En ce mois de sensibilisation au cancer colorectal — le deuxième plus meurtrier au Québec, après celui du poumon —, la Société canadienne du cancer rappelle qu’un test à faire dans le confort de sa propre salle de bain est facilement disponible avec l’ordonnance d’un médecin.

Le test consiste à prélever un échantillon de ses selles pour qu’il soit ensuite analysé en laboratoire afin de détecter la moindre présence de sang. Ces traces de sang parfois invisibles à l’oeil nu peuvent être un signe de cancer avant même l’apparition de symptômes.

Si le résultat du test s’avère anormal, une coloscopie est ensuite indiquée pour poser un diagnostic. La coloscopie permet également de retirer d’éventuels polypes, ces petites masses de chair sur les parois du gros intestin qui peuvent se transformer en cancer. 

Sur 1000 personnes qui réalisent le test, la présence de sang sera décelée chez 36 d’entre elles, selon les chiffres du gouvernement du Québec. De ce nombre, seulement 4 seront effectivement atteintes d’un cancer colorectal, tandis que 17 auront des polypes à se faire retirer. Les 15 autres n’auront ni polypes ni cancer.

Le jeu en vaut la chandelle, martèle la Société canadienne du cancer.

«Quand on dépiste un cancer colorectal à un stade précoce, la survie (après cinq ans) est à 90 %, alors que si on le dépiste à un stade beaucoup plus avancé où il y a des métastases, on parle d’à peu près 15 %», précise son porte-parole, André Beaulieu.

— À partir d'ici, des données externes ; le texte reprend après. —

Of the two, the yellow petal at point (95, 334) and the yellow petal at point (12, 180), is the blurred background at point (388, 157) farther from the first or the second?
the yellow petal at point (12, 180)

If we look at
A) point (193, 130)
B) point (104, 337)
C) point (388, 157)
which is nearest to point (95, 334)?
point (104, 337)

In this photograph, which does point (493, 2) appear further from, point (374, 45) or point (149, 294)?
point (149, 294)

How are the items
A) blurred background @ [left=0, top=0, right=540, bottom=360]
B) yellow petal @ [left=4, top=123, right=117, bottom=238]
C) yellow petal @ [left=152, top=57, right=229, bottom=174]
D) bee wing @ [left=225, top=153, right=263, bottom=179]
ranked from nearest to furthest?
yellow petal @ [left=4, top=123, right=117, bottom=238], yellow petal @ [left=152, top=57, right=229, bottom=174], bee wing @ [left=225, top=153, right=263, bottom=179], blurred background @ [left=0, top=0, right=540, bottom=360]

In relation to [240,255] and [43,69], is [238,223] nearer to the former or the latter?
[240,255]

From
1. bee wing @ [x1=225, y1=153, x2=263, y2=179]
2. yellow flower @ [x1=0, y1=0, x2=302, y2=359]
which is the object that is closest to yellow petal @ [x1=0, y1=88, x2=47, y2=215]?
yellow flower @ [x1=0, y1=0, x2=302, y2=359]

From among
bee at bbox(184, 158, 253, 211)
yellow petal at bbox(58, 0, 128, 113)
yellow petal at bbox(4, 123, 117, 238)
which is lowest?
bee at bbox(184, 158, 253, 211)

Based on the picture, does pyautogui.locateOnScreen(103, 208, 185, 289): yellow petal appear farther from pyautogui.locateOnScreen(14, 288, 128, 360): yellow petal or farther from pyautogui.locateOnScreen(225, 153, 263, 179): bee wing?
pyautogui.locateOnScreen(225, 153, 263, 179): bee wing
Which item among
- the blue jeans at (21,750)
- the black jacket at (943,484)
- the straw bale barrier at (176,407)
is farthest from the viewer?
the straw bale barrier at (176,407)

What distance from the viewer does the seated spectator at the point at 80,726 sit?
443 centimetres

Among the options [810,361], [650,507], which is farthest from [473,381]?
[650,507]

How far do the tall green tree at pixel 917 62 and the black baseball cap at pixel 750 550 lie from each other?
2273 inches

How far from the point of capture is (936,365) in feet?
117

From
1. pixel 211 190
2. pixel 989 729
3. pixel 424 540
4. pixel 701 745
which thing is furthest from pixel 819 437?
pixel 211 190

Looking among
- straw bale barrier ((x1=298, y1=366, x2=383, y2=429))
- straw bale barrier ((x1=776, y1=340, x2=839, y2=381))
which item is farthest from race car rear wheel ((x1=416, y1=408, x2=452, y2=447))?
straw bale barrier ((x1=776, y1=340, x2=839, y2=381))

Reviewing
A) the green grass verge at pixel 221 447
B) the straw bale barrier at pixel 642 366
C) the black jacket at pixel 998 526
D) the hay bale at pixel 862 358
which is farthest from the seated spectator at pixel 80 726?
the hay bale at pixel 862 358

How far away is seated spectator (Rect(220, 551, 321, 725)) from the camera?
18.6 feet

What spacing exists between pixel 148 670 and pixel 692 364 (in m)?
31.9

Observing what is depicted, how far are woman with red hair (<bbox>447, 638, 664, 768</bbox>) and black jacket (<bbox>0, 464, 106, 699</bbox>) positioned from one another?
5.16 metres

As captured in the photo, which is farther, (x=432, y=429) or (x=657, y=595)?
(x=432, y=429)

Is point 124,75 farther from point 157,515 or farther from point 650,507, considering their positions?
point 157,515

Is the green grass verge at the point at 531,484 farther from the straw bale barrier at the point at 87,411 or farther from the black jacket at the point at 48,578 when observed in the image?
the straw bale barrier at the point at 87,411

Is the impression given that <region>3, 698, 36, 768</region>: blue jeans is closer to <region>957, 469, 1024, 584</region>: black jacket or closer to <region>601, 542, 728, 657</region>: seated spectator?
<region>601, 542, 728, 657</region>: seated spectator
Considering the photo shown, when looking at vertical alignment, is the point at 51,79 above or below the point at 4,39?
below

Sans compter que le retrait de polypes peut carrément prévenir un cancer.

Pourtant, seulement 4 Québécois sur 10 dans la tranche d’âge cible se procurent le test.

«C’est largement insuffisant si on veut voir un impact au niveau de la santé publique», déplore M. Beaulieu.

Au Québec, le cancer le colorectal tue plus que les cancers du sein et de la prostate réunis. À l’échelle du Canada, on estime qu’un cas sur deux est diagnostiqué une fois qu’il s’est propagé à d’autres parties du corps.